**Text passage**:

*-*-*

Hey Trixie! I can see where cup measurements are easier. In a sense, the recipe has already "converted" the weight to a volume. Although, I usually bite the bullet and weigh the ingredients when I'm baking.

I work in a technical field and the metric system is sooo much easier.

And you are absolutely right about Fahrenheit. I once spent some time in New Zealand and when I overheard New Zealanders talk about the weather, they would say it would be (for example) a high of 14. And then discuss whether that's a cool 14 or a warm 14??

It's good to hear another perspective.


----------



## Trixie (Apr 13, 2011)

Princess Dollie said:


> Hey Trixie! I can see where cup measurements are easier. In a sense, the recipe has already "converted" the weight to a volume. Although, I usually bite the bullet and weigh the ingredients when I'm baking.
> 
> I work in a technical field and the metric system is sooo much easier.
> 
> ...


Oh PD, I've always wanted to go to New Zealand! Did you enjoy it there?


----------



## littlestitches (Dec 28, 2009)

*-*-*

**Tasks**:
A. From the forum thread on measurements, extract everything from "## Trixie (Apr" down to "enjoy it there?".
B. In the forum thread on measurements, what does Princess Dollie say she usually does with the ingredients when baking?

**Information supplied**:
*-*-*

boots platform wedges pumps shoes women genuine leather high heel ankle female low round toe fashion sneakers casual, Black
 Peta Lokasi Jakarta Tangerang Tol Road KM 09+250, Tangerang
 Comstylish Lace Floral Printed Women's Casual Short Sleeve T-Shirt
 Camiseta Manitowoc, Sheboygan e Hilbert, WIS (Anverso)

*-*-*

**Answer list**:
A.
## Trixie (Apr 13, 2011)

Princess Dollie said:


> Hey Trixie! I can see where cup measurements are easier. In a sense, the recipe has already "converted" the weight to a volume. Although, I usually bite the bullet and weigh the ingredients when I'm baking.
> 
> I work in a technical field and the metric system is sooo much easier.
> 
> ...


Oh PD, I've always wanted to go to New Zealand! Did you enjoy it there?

B. She weighs them.